How do I know what I think until I see what I say?
~ E.M. Forster
Let’s face it. We’re visual. We respond to visual stimuli probably more than anything else. We see things and like them or hate them. We are affected by the sight of many things. Our minds churn alive and work double time when we see things. It’s no different with words. When we see words, our minds connect them with myriad sensations and ideas. The sight of words is imprinted in our brain and connected to feelings, both good and bad. Words bring up images our brains have already connected them to. Love. Hatred. Sorrow. Cat. Pet. Home. Food. We will each have a similar image in our minds, but the players and details will vary depending on personal experiences. In the same way, writers can think up millions of ideas but until those ideas are written and can be read back juxtaposed among other words and other ideas, we really have no way of knowing how those ideas will make us react and what other ideas they will stimulate. The written words are our markers for whatever it is we think of. They remind us that there is so much our minds contain that is immeasurable until we record it.
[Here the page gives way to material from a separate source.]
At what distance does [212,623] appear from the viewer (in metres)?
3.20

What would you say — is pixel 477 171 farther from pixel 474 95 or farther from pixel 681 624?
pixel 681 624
Then we realize that our minds contain so much more than we can even imagine and, even better, our minds can generate a great deal more when provided with visual stimulus. That’s why visual aids are so popular. Even when planning whatever it is you want to write, it helps to see your ideas in some for or another. You can work with outlines, charts, plots, graphs, timelines, story frames, and just about anything else you can imagine to make your ideas more concrete. The easiest and simplest might just be jotting down your ideas as bullet points. If you jot each bullet point on a sticky note, you can move them around and arrange them in any number of different ways. If you’re comfortable with research, you can use outlines, beginning with brainstorming words, creating a theme sentence, develop lists into word outlines and expand those to sentence outlines. If you’re even more visual, you can draw charts, graphs, or timelines to depict things from your plot to character traits. Story frames are nifty tools as well, if you’re into sketching, or even just to fill with your bullet points. There’s no limit to your imagination and there’s no hard and fast rule regarding what you can use to create your own visual tools. If you can imagine it, you can put it on paper; if it works for you and keeps you writing, it’s effective. That’s all you really need.